Bricklin has spoken of watching his university professor create a table of calculation results on a blackboard.
When the professor found an error, he had to tediously erase and
rewrite several sequential entries in the table, triggering Bricklin to
think that he could replicate the process on a computer, using the
blackboard as the model to view results of underlying formulas. His idea
became VisiCalc, the first application that turned the personal computer from a hobby for computer enthusiasts into a business tool.

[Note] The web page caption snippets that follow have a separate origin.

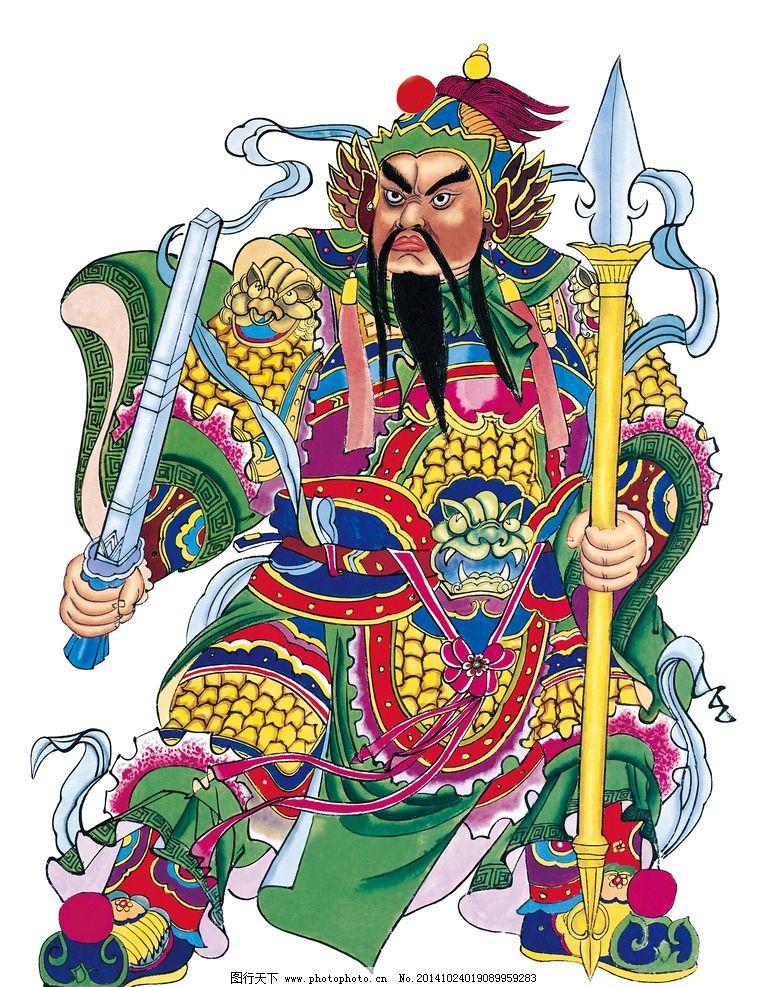 年画 传统年画 门神 国画 中国画 传统画 工笔画 白描古画 古代人物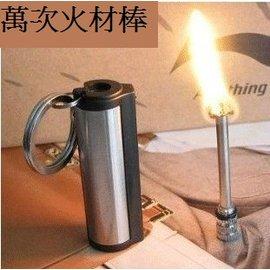 (禮物) 創意不鏽鋼防水 迷你加油 萬次火柴/火柴/防風打火機 (帶鑰匙圈)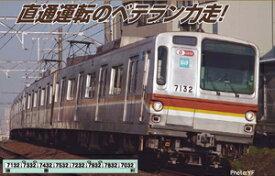 [鉄道模型]マイクロエース (Nゲージ) A3592 東京メトロ7000系 副都心線 後期型更新車 ベビーカーマーク付 8両セット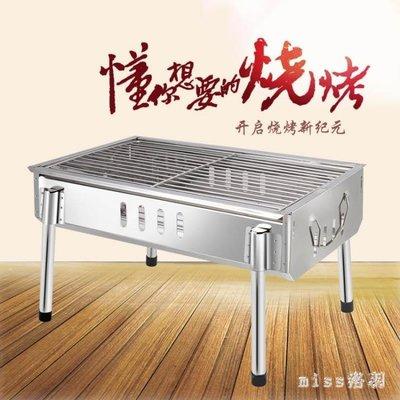 燒烤架戶外 3人-5人不銹鋼燒烤爐 加厚家用木炭便攜全套燒烤工具 js9734
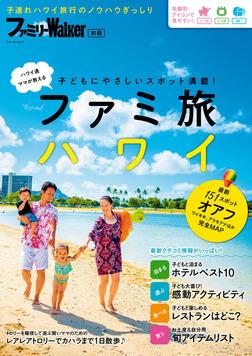 ファミリーWalker別冊 ファミ旅ハワイ-電子書籍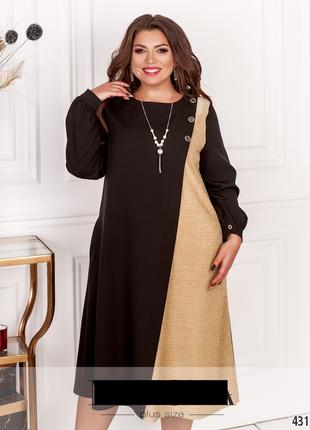 Платье женское нарядное стильное большого размера: 50-64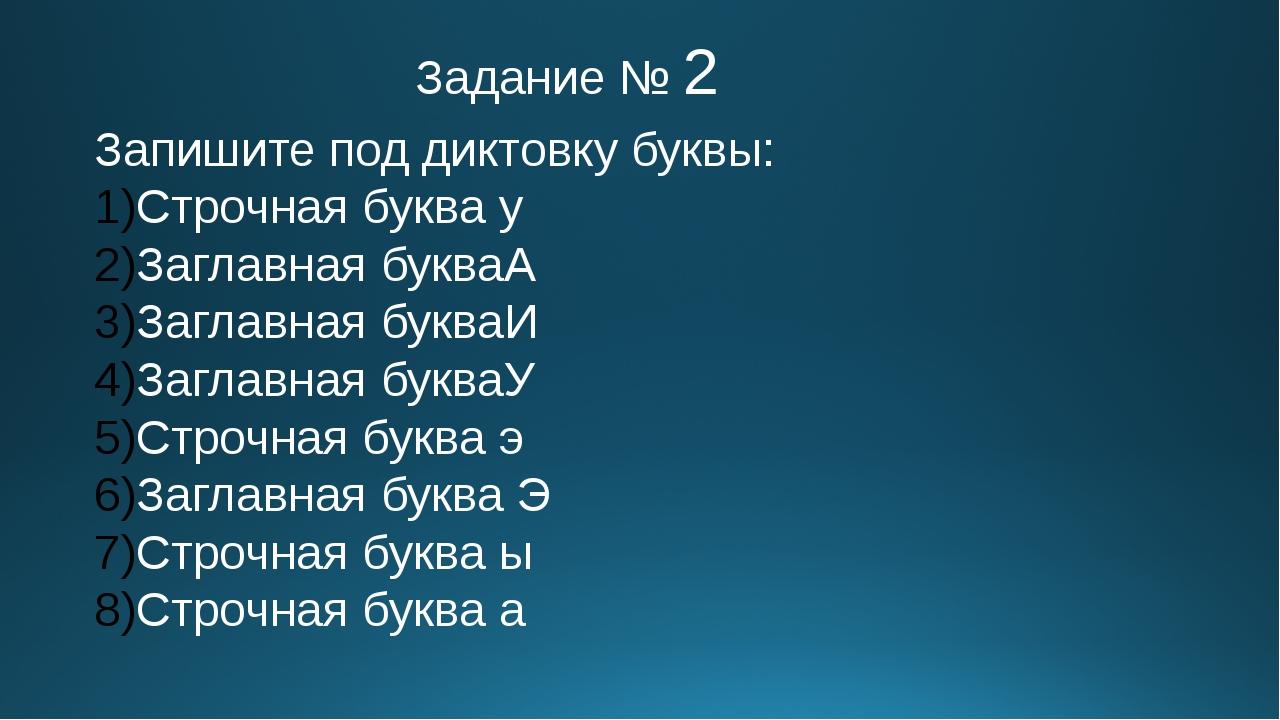 Задание № 2 Запишите под диктовку буквы: Строчная буква у Заглавная букваА За...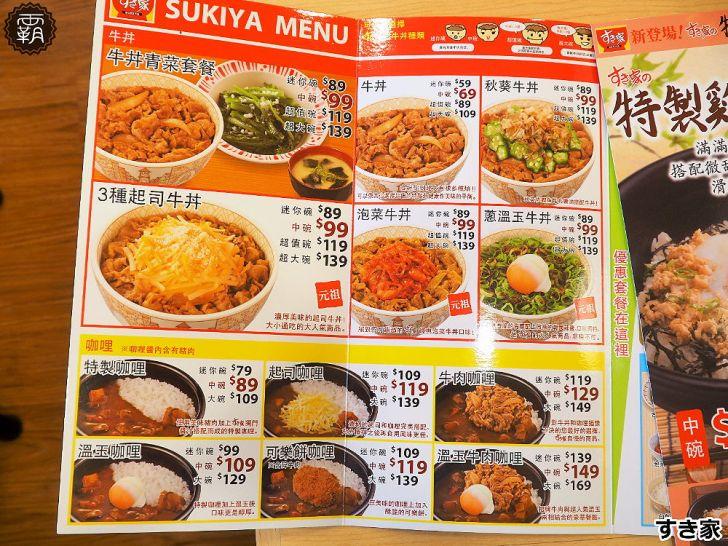 20180613143352 94 - 最新Sukiya牛丼開幕!すき家前進一中街商圈,點主餐就送購物袋!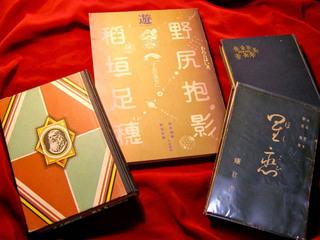 160513-houei-01.jpg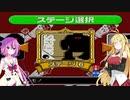 【VOICEROID・ガイノイドTalk実況プレイ】ヒメマキと行くりゅうおう討伐の旅 Stage:6【剣神ドラゴンクエスト】
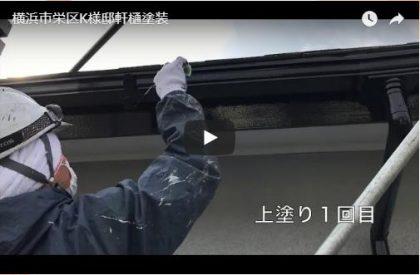 横浜市栄区K様邸(軒樋塗装)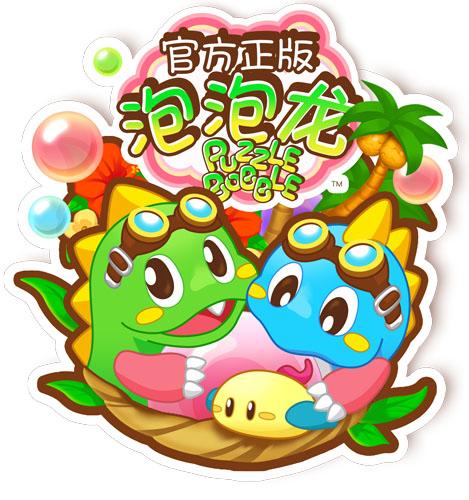タイトー、スマホ向けパズルゲーム「パズルボブル」の中国展開のためQihoo 360と協業合意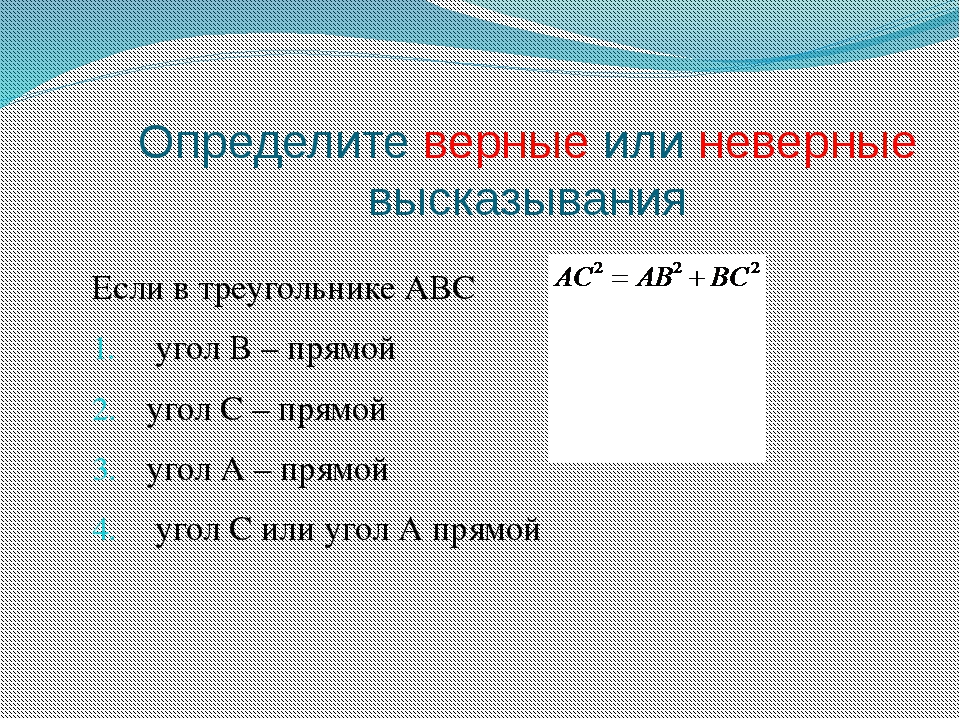 Определите верные или неверные высказывания Если в треугольнике АВС угол В –...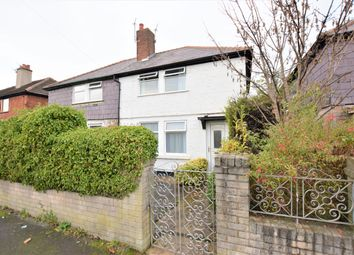 2 bed semi-detached house for sale in Howe Avenue, Blackpool FY4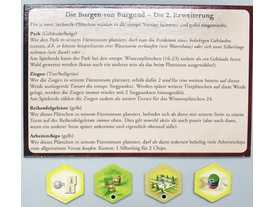 ブルゴーニュ:第二拡張 新タイルの画像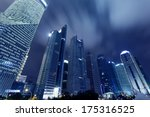 shanghai pudong  the city's... | Shutterstock . vector #175316525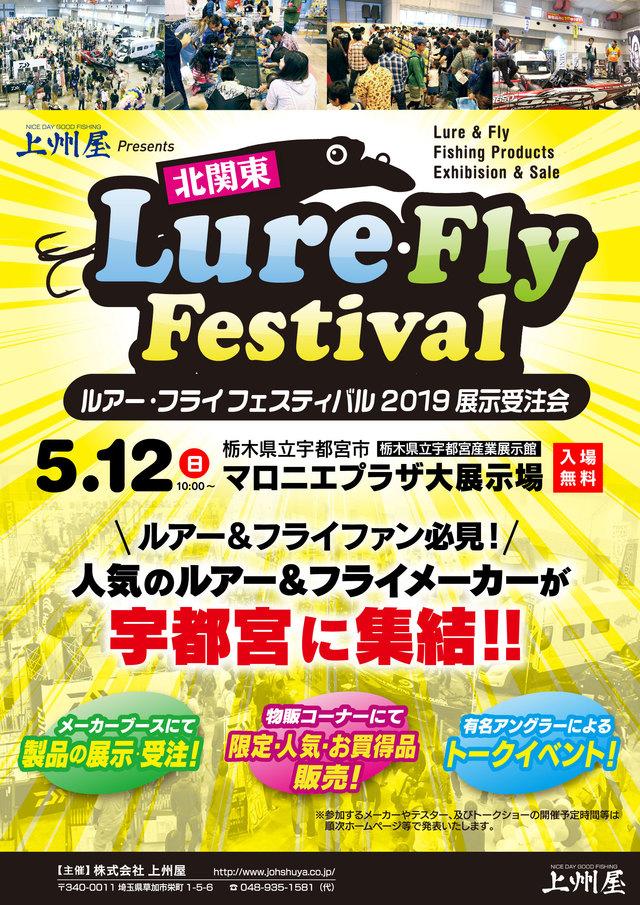 5/12 北関東ルアー・フライフェスティバル2019展示受注会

VisiCalc went on to become the first "killer application",
an application that was so compelling, people would buy a particular
computer just to use it. VisiCalc was in no small part responsible for
the Apple II's success. The program was later ported to a number of other early computers, notably CP/M machines, the Atari 8-bit family and various Commodore platforms. Nevertheless, VisiCalc remains best known as an Apple II program.
SuperCalc
SuperCalc
was a spreadsheet application published by Sorcim in 1980, and
originally bundled (along with WordStar) as part of the CP/M software
package included with the Osborne 1 portable computer. It quickly became
the de facto standard spreadsheet for CP/M and was ported to MS-DOS in
1982.
Lotus 1-2-3 and other MS-DOS spreadsheets
The acceptance of the IBM PC
following its introduction in August 1981, began slowly because most of
the programs available for it were translations from other computer
models. Things changed dramatically with the introduction of Lotus 1-2-3
in November 1982, and release for sale in January 1983. Since it was
written especially for the IBM PC, it had a good performance and became
the killer app for this PC. Lotus 1-2-3 drove sales of the PC due to the
improvements in speed and graphics compared to VisiCalc on the Apple
II.
Lotus 1-2-3, along with its competitor Borland Quattro, soon displaced VisiCalc. Lotus 1-2-3 was released on January 26, 1983, started outselling then-most-popular VisiCalc the very same year, and for several years was the leading spreadsheet for DOS.
Microsoft Excel
Microsoft released the first version of Excel for the Macintosh on September 30, 1985, and then ported
it to Windows, with the first version being numbered 2.05 (to
synchronize with the Macintosh version 2.2) and released in November
1987. The Windows 3.x platforms of the early 1990s made it possible for
Excel to take market share from Lotus. By the time Lotus responded with
usable Windows products, Microsoft had begun to assemble their Office suite. By 1995, Excel was the market leader, edging out Lotus 1-2-3, and in 2013, IBM discontinued Lotus 1-2-3 altogether.
Web-based spreadsheets
Notable current web-based spreadsheet software:
Mainframe spreadsheets
- The Works Records System at ICI developed in 1974 on IBM 370/145
- ExecuCalc, from Parallax Systems, Inc.: Released in late 1982,
ExecuCalc was the first mainframe "visi-clone" which duplicated the
features of VisiCalc on IBM mainframes with 3270 display terminals. Over
150 copies were licensed (35 to Fortune 500 companies). DP managers
were attracted to compatibility and avoiding then-expensive PC purchases
(see 1983 Computerworld magazine front page article and advertisement.)
Other spreadsheets
Notable current spreadsheet software:
Discontinued spreadsheet software:
Other products
Several
companies have attempted to break into the spreadsheet market with
programs based on very different paradigms. Lotus introduced what is
likely the most successful example, Lotus Improv, which saw some commercial success, notably in the financial world where its powerful data mining capabilities remain well respected to this day.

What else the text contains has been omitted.